He encontrado este pobre animalillo en el asfalto. Parece aturdido. Le he llevado a mejor sitio.
Te deseo lo mejor, amigo.
Creo que es un mosquitero común. He leído que es un ave migratoria frecuente en la península. Crían en el norte y al final del verano se desplazan grandes distancias hacia el sur. Más allá del desierto. A África.
Lo encontré en un aparcamiento. Lo tomé. No opuso resistencia.
No parecía enfermo. Quizá estaba extenuado. Es muy pequeño; no llega a diez centímetros. He leído que pesa siete u ocho gramos.
Con ese gálibo y unas patitas de alambre, cruza volando el continente dos veces al año. Yo cojo el coche para ir al supermercado.

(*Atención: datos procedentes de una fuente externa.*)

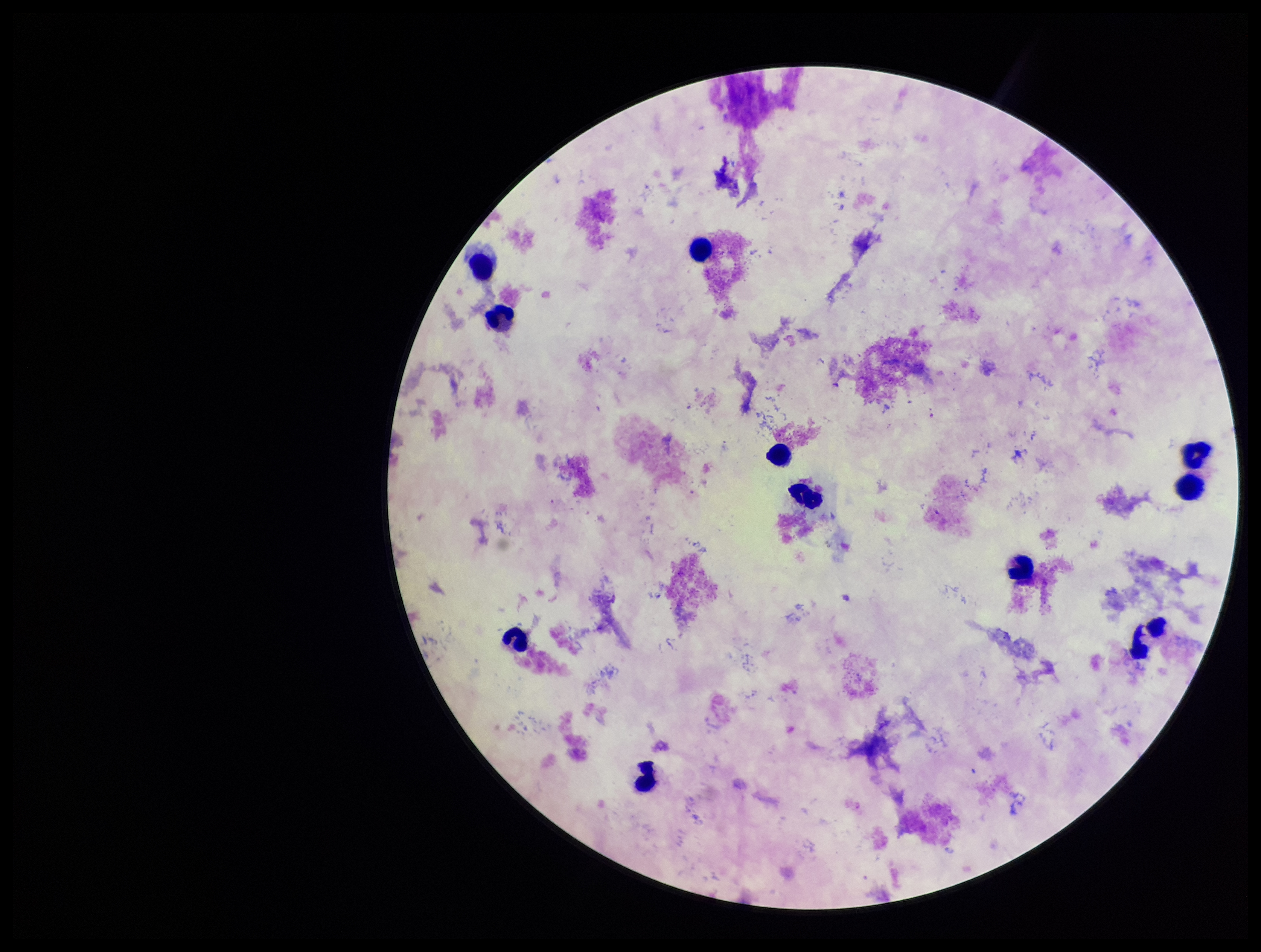
patient malaria status = positive
capture = smartphone photograph through the microscope eyepiece
field of view = single
image size = 1261×952 pixels
Plasmodium parasites = none detected
parasite count = 0
leukocyte count = 12
preparation = thick smear
stain = Giemsa
species reported for this patient = Plasmodium falciparum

Viéndole inmóvil, y tras algunas dudas, decidí traer a casa al peregrino. El libro milenario de la hospitalidad tiene solo tres paginas.
La del pan.
La del agua.
La del techo.
Hemos compartido en silencio las tres.
Su lengua y la mía no tienen palabras en común. A falta de ellas, solo queda el idioma universal del respeto. Le he dejado descansando y me he ido unas horas.
No sabía qué iba a encontrarme al regresar a casa.
Cuando la noche cerraba regresé. Pero no estaba ya dónde lo había dejado. Fui encendiendo las luces de la casa con incertidumbre. Finalmente lo encontré acurrucado bajo el sofá. Al ver la luz echó a volar. ¡Estaba recuperado!
Apagando nuevamente la luz he podido capturarlo con facilidad. En el hueco de mi mano parecía todo de algodón. Estaba inquieto, atento, nervioso. Ya era un pájaro de nuevo.
Me he despedido de él con un beso y he abierto la ventana. Acabo de soltarlo. Y volando se ha perdido entre el azul.
¡Feliz viaje, amigo! Guarda un gentil pensamiento al que un día te recogió del asfalto.